Continent is the fourth studio album of the American deathcore band The Acacia Strain. This is the first album with bassist Jack Strong and second with drummer Kevin Boutot. Recording began on April 13, 2008, and it was released August 19, 2008 via Prosthetic Records. Frontman Vincent Bennett also spoke to MTV News about the release, saying it was the band's "darkest" effort to date. In 2018, the album was re-released on streaming services, featuring bonus tracks.

The album debuted at No. 107 on the Billboard 200 chart and No. 2 on the Billboard Heatseekers chart with first week sales of almost 5,600.

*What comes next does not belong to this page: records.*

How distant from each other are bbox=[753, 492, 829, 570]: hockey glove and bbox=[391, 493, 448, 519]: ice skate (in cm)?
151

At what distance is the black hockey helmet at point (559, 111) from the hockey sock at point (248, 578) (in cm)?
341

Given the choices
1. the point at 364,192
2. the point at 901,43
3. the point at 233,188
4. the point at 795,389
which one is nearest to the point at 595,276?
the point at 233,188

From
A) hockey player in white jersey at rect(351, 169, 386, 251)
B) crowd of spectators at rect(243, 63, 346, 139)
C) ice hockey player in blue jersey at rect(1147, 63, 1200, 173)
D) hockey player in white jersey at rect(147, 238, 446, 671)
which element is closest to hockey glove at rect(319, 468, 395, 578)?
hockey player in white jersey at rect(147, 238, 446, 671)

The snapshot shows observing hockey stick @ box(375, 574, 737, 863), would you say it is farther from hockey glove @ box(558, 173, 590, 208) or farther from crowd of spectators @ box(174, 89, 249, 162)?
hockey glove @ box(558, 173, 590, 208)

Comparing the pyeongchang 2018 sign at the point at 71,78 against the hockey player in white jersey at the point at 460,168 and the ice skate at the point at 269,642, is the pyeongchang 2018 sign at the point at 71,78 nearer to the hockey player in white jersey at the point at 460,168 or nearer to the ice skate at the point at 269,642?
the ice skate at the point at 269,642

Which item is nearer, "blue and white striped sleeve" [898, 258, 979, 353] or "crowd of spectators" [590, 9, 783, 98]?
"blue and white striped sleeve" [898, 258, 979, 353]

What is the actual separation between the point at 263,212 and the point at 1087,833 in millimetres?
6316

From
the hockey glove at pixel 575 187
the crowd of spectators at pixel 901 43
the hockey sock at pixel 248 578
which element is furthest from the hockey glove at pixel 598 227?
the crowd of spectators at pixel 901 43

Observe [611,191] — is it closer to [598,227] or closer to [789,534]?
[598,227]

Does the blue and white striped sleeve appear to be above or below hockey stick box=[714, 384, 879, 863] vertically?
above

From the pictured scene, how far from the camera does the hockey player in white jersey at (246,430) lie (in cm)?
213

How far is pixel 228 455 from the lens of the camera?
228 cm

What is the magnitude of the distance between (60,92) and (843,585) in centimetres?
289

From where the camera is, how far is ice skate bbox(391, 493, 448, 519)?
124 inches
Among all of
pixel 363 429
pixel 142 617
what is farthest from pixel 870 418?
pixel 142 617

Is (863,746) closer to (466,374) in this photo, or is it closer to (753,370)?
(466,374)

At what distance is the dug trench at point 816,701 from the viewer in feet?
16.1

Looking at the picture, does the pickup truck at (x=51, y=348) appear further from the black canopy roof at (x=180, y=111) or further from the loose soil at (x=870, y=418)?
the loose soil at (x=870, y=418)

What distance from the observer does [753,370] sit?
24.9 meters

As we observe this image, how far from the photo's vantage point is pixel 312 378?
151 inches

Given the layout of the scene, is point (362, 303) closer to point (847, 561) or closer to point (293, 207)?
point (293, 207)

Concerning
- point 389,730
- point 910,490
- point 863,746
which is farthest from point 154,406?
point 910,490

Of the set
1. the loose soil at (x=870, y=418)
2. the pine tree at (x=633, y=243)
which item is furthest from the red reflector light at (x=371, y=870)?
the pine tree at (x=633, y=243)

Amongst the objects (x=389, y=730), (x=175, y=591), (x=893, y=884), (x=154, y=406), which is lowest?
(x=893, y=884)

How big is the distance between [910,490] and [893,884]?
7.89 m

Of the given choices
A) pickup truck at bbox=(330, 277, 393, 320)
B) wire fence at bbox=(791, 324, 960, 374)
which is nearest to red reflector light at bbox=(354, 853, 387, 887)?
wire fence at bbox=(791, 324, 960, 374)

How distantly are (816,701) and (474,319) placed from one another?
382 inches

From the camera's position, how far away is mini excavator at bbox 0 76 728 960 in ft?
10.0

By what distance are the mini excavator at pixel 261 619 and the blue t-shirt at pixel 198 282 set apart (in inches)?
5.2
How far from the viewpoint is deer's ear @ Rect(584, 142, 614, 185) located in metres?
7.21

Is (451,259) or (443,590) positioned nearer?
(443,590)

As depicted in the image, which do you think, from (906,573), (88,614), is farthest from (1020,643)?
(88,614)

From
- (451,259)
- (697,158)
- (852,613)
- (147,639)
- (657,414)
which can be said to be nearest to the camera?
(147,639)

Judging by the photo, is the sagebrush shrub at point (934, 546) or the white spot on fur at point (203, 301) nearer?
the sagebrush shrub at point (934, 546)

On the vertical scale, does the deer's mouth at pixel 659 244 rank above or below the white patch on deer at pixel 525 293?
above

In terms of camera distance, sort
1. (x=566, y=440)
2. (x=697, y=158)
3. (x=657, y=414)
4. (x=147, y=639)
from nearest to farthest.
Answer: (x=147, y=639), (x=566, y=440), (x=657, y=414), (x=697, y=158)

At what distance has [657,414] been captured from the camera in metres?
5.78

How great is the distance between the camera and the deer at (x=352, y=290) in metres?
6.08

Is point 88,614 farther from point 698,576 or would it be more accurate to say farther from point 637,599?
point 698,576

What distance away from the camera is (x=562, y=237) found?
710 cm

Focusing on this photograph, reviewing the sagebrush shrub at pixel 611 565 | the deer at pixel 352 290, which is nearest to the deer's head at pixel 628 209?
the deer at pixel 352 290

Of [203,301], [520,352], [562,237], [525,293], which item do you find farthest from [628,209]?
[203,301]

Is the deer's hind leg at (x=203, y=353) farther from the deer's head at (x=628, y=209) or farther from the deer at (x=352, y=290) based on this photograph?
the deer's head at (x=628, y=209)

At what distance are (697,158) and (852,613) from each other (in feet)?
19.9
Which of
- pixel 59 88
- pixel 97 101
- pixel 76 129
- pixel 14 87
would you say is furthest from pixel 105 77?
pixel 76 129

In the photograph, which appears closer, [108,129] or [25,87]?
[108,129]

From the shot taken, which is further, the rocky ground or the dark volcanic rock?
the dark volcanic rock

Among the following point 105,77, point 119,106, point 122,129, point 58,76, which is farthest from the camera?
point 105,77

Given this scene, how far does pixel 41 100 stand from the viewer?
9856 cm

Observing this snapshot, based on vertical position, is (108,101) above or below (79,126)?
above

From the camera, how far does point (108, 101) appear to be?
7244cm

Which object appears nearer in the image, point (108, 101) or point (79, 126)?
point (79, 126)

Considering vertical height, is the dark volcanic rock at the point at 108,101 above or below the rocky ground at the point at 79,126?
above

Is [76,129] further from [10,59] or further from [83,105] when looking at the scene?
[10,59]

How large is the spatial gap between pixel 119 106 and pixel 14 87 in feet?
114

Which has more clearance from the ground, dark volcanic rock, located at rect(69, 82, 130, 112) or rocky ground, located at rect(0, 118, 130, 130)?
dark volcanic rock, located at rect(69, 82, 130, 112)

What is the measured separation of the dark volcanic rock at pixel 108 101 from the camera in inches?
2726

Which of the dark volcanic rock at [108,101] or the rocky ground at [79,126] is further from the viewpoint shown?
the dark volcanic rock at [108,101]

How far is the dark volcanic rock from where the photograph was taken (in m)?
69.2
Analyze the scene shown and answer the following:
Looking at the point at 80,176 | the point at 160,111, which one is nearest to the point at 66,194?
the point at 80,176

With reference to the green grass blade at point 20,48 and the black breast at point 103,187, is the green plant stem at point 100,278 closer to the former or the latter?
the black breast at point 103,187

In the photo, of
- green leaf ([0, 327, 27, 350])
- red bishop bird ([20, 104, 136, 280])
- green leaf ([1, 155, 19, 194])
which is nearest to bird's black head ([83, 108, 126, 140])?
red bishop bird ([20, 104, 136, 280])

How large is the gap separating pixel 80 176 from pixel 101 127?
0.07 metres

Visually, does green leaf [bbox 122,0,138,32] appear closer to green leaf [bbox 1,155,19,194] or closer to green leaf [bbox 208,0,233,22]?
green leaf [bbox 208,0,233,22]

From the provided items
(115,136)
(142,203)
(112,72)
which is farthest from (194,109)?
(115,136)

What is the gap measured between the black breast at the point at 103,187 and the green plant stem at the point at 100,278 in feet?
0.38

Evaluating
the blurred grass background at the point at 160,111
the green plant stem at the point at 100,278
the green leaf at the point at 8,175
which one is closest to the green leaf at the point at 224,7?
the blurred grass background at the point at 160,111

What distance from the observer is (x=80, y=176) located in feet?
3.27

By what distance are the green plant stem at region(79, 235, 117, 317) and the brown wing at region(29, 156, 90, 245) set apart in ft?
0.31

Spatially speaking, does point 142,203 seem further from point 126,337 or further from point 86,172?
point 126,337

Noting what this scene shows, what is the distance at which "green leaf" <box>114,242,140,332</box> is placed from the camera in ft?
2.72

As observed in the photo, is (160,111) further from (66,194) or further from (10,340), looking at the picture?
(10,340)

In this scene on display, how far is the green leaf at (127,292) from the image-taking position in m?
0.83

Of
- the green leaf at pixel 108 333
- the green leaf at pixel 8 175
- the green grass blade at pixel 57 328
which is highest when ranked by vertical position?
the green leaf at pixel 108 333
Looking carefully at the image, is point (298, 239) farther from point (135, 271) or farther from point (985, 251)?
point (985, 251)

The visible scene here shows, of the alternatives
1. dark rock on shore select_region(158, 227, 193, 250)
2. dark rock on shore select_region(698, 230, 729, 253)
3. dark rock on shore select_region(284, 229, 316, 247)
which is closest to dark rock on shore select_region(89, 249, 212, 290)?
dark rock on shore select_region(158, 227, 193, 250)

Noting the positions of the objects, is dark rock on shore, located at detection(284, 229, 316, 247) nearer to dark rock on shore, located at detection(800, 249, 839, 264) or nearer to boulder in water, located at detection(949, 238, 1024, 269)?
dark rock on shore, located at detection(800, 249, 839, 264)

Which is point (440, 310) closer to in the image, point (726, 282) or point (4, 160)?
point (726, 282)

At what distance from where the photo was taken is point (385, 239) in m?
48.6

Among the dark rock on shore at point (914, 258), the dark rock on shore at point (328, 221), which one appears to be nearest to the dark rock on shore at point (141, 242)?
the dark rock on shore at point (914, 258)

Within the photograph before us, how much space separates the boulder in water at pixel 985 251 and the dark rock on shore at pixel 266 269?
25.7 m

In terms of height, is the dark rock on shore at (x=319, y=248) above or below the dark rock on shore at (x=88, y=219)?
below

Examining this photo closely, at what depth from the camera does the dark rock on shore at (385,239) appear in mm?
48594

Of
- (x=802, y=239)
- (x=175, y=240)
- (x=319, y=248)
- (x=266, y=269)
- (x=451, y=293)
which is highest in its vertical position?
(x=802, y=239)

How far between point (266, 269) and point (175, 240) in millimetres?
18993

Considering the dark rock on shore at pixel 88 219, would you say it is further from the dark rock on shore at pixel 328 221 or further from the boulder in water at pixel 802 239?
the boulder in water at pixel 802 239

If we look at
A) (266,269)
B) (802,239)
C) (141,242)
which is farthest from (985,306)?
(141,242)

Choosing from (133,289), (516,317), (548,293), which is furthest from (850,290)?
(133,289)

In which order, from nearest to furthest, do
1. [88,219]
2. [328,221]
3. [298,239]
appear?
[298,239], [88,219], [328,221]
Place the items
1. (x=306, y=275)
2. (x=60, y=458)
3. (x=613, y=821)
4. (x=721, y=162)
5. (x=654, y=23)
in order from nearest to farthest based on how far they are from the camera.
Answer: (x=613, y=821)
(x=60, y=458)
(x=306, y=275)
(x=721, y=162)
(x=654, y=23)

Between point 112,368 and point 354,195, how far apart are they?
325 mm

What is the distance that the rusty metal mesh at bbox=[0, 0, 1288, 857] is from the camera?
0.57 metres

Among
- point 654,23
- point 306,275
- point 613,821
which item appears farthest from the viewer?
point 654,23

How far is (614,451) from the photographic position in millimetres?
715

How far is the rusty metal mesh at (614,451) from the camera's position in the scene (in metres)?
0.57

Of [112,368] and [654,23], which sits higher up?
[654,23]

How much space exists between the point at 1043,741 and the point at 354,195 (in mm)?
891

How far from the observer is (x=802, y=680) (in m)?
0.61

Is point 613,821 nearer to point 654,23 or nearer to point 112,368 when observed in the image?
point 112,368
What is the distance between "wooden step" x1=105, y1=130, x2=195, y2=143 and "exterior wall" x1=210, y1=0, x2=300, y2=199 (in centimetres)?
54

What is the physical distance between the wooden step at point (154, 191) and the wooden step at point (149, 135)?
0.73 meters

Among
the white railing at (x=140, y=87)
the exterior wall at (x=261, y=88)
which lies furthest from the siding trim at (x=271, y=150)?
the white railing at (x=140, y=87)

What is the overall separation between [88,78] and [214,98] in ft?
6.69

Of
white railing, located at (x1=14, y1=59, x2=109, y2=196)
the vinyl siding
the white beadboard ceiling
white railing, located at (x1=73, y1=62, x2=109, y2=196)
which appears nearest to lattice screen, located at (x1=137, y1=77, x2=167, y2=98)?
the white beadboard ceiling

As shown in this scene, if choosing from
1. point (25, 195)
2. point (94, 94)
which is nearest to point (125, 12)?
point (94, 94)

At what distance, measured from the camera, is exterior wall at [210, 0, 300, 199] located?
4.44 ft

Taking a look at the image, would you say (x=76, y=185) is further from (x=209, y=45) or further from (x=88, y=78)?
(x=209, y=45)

In September 2018, The Acacia Strain began a 10-year anniversary tour, where they played the record in full.

Track listing

Personnel 
Production and performance credits are adapted from the album liner notes.

The Acacia Strain
 Vincent Bennett – lead vocals
 Daniel Laskiewicz – lead guitar, programming, backing vocals
 Jack Strong – bass
 Kevin Boutot – drums

Production
 Zeuss – producer, mixing
 Alan Douches – mastering
 Paul A. Romano – art direction, artwork, design

Guest musicians
 Human Furnace (Ringworm) – vocals on "Baby Buster"

Charts

Trivia 
 Several of the album's tracks refer to the television show Arrested Development:
 "Seaward" (name of GOB's boat)
 "Forget-Me-Now" (name of GOB's date-rape drug)
 "Baby Buster" (Buster's Nickname)
 "Balboa Towers" (name of Lucille's Mansion Community)
 The final 3 lines of "Skynet" are a reference to the message board on Lambgoat.com
 An internet rumor circulated stating that lyrics on the first track, "Skynet", were written about the band Emmure and how they have allegedly  ripped off The Acacia Strain, although vocalist Vincent Bennett has denied this on stage numerous times. Regardless, Emmure responded to plagiarism claims in their song "R2DEEPTHROAT".